2. Sample Sizes used for the test set and the data provenance:

• Sample Size for Test Set: The document does not explicitly state the specific sample sizes used for each individual test (e.g., how many specimens for flexural strength, how many animals for biocompatibility tests). It refers to "Bench testing" performed "per ISO 6872:2008 and internal procedures" and "Biocompatibility testing" performed "following the recommended procedures outlined in the FDA recognized consensus standard of ISO 10993." These ISO standards typically specify minimum sample sizes for material testing.
• Data Provenance: The studies were conducted by Liaoning Upcera Co., Ltd. for their "Dental Zirconia Blank for Aesthetic Restoration." The country of origin for the studies is implicitly China, as the submitter is based in Benxi, Liaoning, China. The studies are prospective in the sense that they were performed on the subject device to demonstrate compliance with standards and equivalence.

3. Number of experts used to establish the ground truth for the test set and the qualifications of those experts:

This information is not applicable and not provided in the document. The tests performed are objective, laboratory-based material characterization and biocompatibility assessments, not subjective evaluations requiring expert consensus for ground truth. The "ground truth" here is adherence to established international standards (ISO).

4. Adjudication method for the test set:

Not applicable. The tests are scientific measurements and biological evaluations, not requiring human adjudication.

5. If a multi-reader multi-case (MRMC) comparative effectiveness study was done, If so, what was the effect size of how much human readers improve with AI vs without AI assistance:

Not applicable. This is a material science and biocompatibility study for a dental restorative material, not an AI-assisted diagnostic or imaging device.

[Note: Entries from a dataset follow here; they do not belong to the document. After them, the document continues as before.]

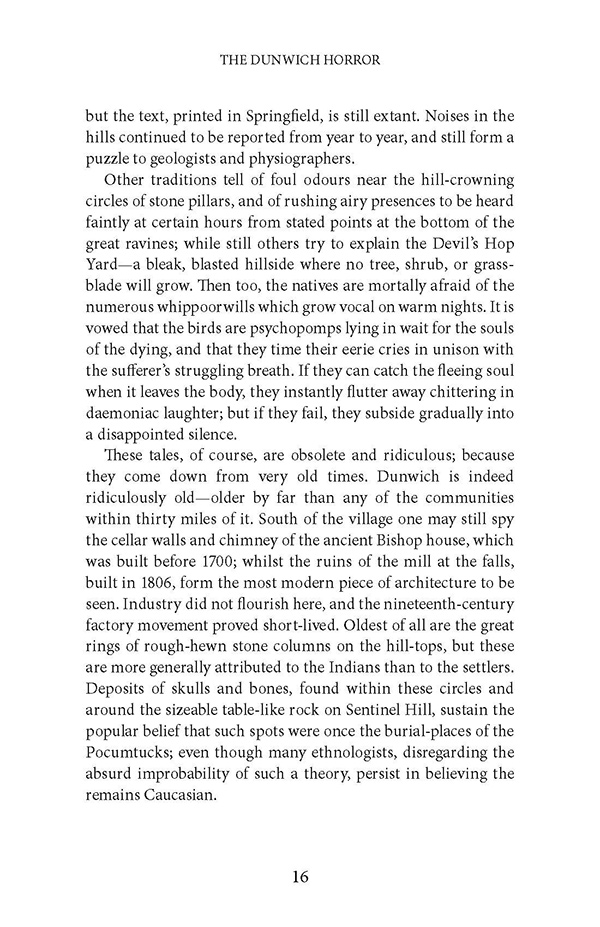 THE DUNWICH HORROR

but the text, printed in Springfield, is still extant. Noises in the hills continued to be reported from year to year, and still form a puzzle to geologists and physiographers.

Other traditions tell of foul odours near the hill-crowning circles of stone pillars, and of rushing airy presences to be heard faintly at certain hours from stated points at the bottom of the great ravines; while still others try to explain the Devil's Hop Yard—a bleak, blasted hillside where no tree, shrub, or grass-blade will grow. Then too, the natives are mortally afraid of the numerous whippoorwills which grow vocal on warm nights. It is vowed that the birds are psychopomps lying in wait for the souls of the dying, and that they time their eerie cries in unison with the sufferer's struggling breath. If they can catch the fleeing soul when it leaves the body, they instantly flutter away chittering in daemoniac laughter; but if they fail, they subside gradually into a disappointed silence.

These tales, of course, are obsolete and ridiculous; because they come down from very old times. Dunwich is indeed ridiculously old—older by far than any of the communities within thirty miles of it. South of the village one may still spy the cellar walls and chimney of the ancient Bishop house, which was built before 1700; whilst the ruins of the mill at the falls, built in 1806, form the most modern piece of architecture to be seen. Industry did not flourish here, and the nineteenth-century factory movement proved short-lived. Oldest of all are the great rings of rough-hewn stone columns on the hill-tops, but these are more generally attributed to the Indians than to the settlers. Deposits of skulls and bones, found within these circles and around the sizeable table-like rock on Sentinel Hill, sustain the popular belief that such spots were once the burial-places of the Pocumtucks; even though many ethnologists, disregarding the absurd improbability of such a theory, persist in believing the remains Caucasian.

16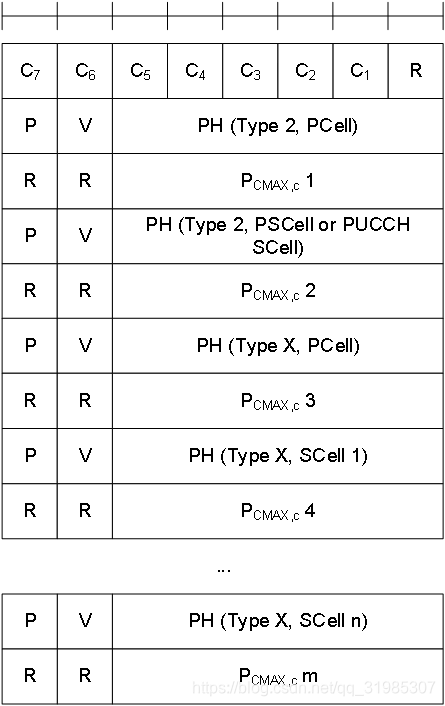 | $C_7$ | $C_6$ | $C_5$ | $C_4$ | $C_3$ | $C_2$ | $C_1$ | R |
|---|---|---|---|---|---|---|---|
| P | V | PH (Type 2, PCell) | | | | | |
| R | R | $P_{CMAX,c}$ 1 | | | | | |
| P | V | PH (Type 2, PSCell or PUCCH SCell) | | | | | |
| R | R | $P_{CMAX,c}$ 2 | | | | | |
| P | V | PH (Type X, PCell) | | | | | |
| R | R | $P_{CMAX,c}$ 3 | | | | | |
| P | V | PH (Type X, SCell 1) | | | | | |
| R | R | $P_{CMAX,c}$ 4 | | | | | |

...

| P | V | PH (Type X, SCell n) |
|---|---|---|
| R | R | $P_{CMAX,c}$ m |

https://blog.csdn.net/qq_31985307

6. If a standalone (i.e. algorithm only without human-in-the-loop performance) was done:

Not applicable. This is a material science and biocompatibility study, not an algorithm.

7. The type of ground truth used:

The "ground truth" used for this device's acceptance is based on:

• International Standards: Primarily ISO 6872:2008 for ceramic materials and ISO 10993 series for biological evaluation of medical devices.
• Predicate Device Performance: The device's performance is explicitly compared against a legally marketed predicate device (K093560, "Upcera Zirconia Blanks") to establish substantial equivalence.

8. The sample size for the training set:

Not applicable. There is no machine learning or AI component described in this device submission, so the concept of a "training set" is irrelevant.

9. How the ground truth for the training set was established:

Not applicable, as no training set is involved.